Liangfei Qiu (U of Florida) : MISRC Friday Workshop

Time: -
Cost: Free

CSOM 1-143

Wage Elasticity of Labor Supply in Real-Time Ridesharing Markets: An Empirical Analysis

The prominence of real-time ridesharing services, such as Uber and Lyft, has dramatically changed the landscape of traditional industries. In this study, we provide a comprehensive analysis on the wage elasticity of labor supply in real-time ridesharing markets using data from a major ridesharing platform in China. By exploiting an exogenous shock from uneven driving restrictions as an instrumental variable, we find a negative labor supply elasticity for ridesharing drivers, suggesting that drivers tend to drive less during days with higher average hourly wage. This surprising finding is consistent with the behavioral income-targeting model based on the theory of reference-dependent preferences: Drivers have heuristic daily targets for total earnings and are more motivated to supply labor when they are below their income target than above it. Therefore, they work less on days when earnings per hour are high and quit the market once their income target is reached. In addition, we find that taxi drivers are more rational and are less affected by the income target. What is more interesting is that the labor supply elasticity is less negative for more experienced and patterned ridesharing drivers, which implies that drivers are more rational when they have repeated opportunities of learning. Estimating labor supply elasticity is critical to understand the economic efficiency of various surge pricing algorithms and driver subsidization programs for ridesharing platforms and policy makers. Our research suggests that a uniform price surging or driver subsidization to all ridesharing drivers may not incentivize labor supply of drivers effectively. A more efficient approach is to implement personalized price surging algorithms and driver subsidization programs targeting more experienced and patterned drivers.

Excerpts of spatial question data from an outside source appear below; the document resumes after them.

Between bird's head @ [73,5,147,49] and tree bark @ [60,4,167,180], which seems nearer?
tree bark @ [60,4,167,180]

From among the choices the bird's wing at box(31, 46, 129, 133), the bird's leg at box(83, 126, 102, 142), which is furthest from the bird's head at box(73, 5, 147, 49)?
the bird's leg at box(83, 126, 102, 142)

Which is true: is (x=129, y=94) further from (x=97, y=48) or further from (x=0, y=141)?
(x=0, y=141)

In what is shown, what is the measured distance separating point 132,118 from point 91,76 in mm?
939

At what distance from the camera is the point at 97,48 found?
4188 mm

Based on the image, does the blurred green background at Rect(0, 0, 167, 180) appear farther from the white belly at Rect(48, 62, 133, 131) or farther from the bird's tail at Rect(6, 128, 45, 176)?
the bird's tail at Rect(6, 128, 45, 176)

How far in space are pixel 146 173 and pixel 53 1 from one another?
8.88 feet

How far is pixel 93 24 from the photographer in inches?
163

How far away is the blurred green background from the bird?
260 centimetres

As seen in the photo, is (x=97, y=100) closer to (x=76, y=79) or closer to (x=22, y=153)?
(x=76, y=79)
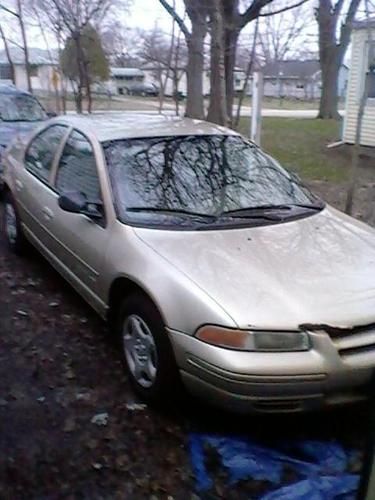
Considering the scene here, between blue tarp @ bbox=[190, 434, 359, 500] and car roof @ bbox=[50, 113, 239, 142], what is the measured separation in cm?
222

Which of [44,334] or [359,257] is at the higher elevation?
[359,257]

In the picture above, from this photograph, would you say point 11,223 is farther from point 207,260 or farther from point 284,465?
point 284,465

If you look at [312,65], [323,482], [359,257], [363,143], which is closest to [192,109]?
[363,143]

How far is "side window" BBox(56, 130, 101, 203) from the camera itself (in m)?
3.83

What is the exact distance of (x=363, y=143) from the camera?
12.9m

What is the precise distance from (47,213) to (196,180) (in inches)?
53.0

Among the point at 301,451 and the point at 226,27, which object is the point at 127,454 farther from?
the point at 226,27

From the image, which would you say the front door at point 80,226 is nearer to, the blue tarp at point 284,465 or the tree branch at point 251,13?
the blue tarp at point 284,465

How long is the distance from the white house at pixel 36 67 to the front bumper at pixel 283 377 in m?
15.0

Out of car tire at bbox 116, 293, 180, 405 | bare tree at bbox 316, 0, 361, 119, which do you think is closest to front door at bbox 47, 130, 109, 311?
car tire at bbox 116, 293, 180, 405

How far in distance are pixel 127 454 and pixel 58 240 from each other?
1966 mm

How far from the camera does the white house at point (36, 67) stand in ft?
64.8

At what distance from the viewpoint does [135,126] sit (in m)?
4.25

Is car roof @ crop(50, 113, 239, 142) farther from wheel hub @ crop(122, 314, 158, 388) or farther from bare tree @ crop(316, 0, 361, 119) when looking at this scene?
bare tree @ crop(316, 0, 361, 119)
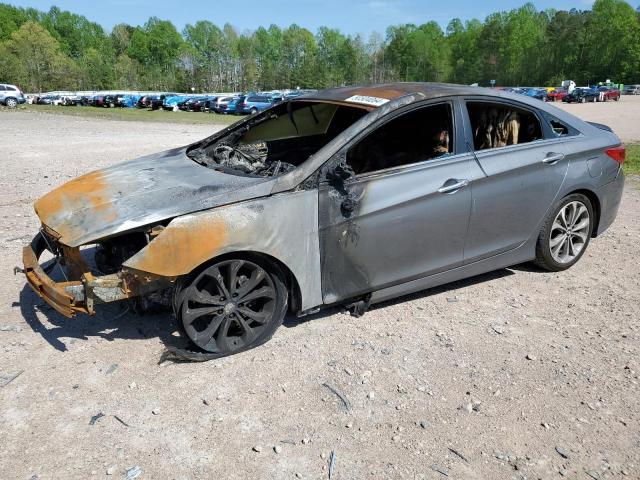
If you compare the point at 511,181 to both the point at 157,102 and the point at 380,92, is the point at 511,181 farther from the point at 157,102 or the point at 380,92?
the point at 157,102

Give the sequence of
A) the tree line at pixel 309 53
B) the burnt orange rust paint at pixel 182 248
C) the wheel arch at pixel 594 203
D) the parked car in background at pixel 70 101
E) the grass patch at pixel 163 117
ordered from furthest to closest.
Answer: the tree line at pixel 309 53
the parked car in background at pixel 70 101
the grass patch at pixel 163 117
the wheel arch at pixel 594 203
the burnt orange rust paint at pixel 182 248

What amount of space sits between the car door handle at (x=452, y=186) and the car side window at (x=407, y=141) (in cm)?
24

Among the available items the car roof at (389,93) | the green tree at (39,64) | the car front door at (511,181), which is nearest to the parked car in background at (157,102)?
the car roof at (389,93)

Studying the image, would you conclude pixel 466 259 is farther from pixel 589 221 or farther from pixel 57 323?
pixel 57 323

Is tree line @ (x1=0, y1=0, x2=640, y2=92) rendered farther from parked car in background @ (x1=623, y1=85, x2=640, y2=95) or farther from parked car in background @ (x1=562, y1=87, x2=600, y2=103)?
parked car in background @ (x1=562, y1=87, x2=600, y2=103)

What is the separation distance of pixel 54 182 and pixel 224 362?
266 inches

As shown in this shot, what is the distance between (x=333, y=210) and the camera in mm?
3514

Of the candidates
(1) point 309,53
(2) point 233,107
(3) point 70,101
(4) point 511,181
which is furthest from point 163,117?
(1) point 309,53

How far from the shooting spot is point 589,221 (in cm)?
486

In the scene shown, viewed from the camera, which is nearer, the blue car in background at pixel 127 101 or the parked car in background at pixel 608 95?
the blue car in background at pixel 127 101

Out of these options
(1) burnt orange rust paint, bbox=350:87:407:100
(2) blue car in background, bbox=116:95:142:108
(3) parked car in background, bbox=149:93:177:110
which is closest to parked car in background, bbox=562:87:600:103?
(3) parked car in background, bbox=149:93:177:110

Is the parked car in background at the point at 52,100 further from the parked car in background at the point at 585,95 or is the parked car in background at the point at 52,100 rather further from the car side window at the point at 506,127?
the car side window at the point at 506,127

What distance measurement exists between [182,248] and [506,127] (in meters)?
2.97

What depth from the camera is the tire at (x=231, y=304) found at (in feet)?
10.8
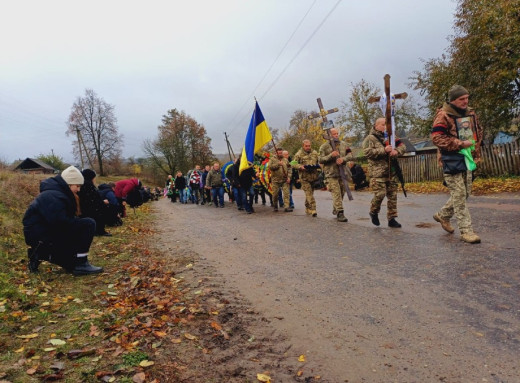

Keywords: Labor supply elasticity, Ridesharing, Income target, Reference-dependent preferences

Each Friday afternoon during the school year, the IDSc Department and the MISRC host Friday Research Workshops. These are discussion seminars for PhD students, university faculty and interested Corporate Partners that focus on new research and research-related topics. The presenter typically provides a working paper one week in advance. We post the paper online so that it is available for attendees to read during the week of the workshop. The workshops usually begin with presentations of their work by the speaker, followed by a lively discussion.